In a beautiful passage on Gethsemani (Matt 26:52-53), she writes: "When Jesus, the living truth, yielded himself faithfully into the Mercy; when he who was the Mercy dissolved into the Mercy, in that exact moment the Mercy became one with the body of Christ. From then on and ever hereafter the Mercy wears a human face -- and that is the face of Christ." (p. 74)
Her excellent chapter on death, "Dying Before You Die," presents an accessible understanding of apocatastasis ("the final restoration of all things 'at the end of time' "). Bourgeault writes of an experience of her daughter riding a ferry that became for her a vivid personal moment of apocatastasis . Experiencing the scene as a moment in which "it was all present already, all contained in a huge, stately now" led her to see how "all our times are contained in...the Mercy itself." (pp. 63-64). It was her discovery that one can taste of apocatastsis in everyday moments in which "all is fulfilled" when one stands in the Mercy. A train riding image she culls from Tolstoy's novella The Death of Ivan Ilych on the shift Ivan Ilych experiences of accepting his own death is also illuminating.(pp. 68-69)
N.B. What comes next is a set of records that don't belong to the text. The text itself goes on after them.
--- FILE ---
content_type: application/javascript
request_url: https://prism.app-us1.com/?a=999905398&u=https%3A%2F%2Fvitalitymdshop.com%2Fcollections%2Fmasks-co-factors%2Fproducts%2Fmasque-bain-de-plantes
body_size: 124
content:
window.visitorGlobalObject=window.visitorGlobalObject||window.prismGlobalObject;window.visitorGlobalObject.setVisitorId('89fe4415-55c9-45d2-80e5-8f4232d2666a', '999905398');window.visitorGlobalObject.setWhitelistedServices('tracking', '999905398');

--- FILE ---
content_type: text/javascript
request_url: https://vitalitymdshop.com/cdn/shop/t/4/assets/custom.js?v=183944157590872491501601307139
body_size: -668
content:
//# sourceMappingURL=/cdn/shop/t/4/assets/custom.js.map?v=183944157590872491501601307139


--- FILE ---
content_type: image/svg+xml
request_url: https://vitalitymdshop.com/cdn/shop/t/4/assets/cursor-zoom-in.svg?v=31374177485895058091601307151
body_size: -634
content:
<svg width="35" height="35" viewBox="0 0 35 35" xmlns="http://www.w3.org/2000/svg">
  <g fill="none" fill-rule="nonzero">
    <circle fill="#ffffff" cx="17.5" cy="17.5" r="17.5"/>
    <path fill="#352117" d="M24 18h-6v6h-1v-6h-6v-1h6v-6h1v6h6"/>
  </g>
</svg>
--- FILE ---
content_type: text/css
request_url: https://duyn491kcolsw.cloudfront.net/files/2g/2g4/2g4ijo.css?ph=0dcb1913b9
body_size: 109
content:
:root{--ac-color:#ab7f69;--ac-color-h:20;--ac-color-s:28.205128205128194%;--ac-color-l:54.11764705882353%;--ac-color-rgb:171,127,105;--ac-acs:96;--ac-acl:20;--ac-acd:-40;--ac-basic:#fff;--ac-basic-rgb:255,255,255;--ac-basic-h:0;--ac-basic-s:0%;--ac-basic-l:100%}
Another motif that traces through these pages is one Bourgeault calls "the body of hope," (p. 14, 32 et al.) a lesson she learned from a special teacher she had -- and continues to learn from even after death -- a Benedictine monk named Raphael Robin ("Rafe"). Bourgeault's earlier autobiographical account of her journey with Rafe (Love is Stronger than Death) (Lindisfarne Books, 1997) is truly a book that echoes in one's consciousness, a book on a Platonic love and mentoring relationship that continues after the death of one of the two people! Adapting poetic images inspired from physics, she describes what her mentor Rafe meant by the "body of hope" as a coherent field" and "a luminous web." Taking a terms the Greek patristic fathers used, she calls it "the intelligible universe." (p. 32)
In Mystical Hope Bourgeault is probing -- and maybe even provoking -- us to look in our faith for a hope deeper than one by which one "can fix anything," and instead to find the "ground of hope" (p. 59). This ground of hope rests as she points out in a realm literally "beyond the mind" -- metanoia (p. 53). I appreciate her evocation and improvisations on Jacob Boehme's term for mercy as "warmheartedness," (Barmherzigkeit), which she elaborates as "that 'river of God' running like the sap through the tree of life. Another important motif Bourgeault sustains in these meditations is Merton's term for entering mystical unitive experience, which he described as le point vierge (the virgin point.) In one sense, as a point vierge, Bourgeault's book can be a sweet, warm and fast read; at a deeper level, the "ground of hope" (p. 70) and its evocation of the "protecting nearness" (p. 59), it calls one repeatedly back to reflect on its meditations more deeply and contemplatively.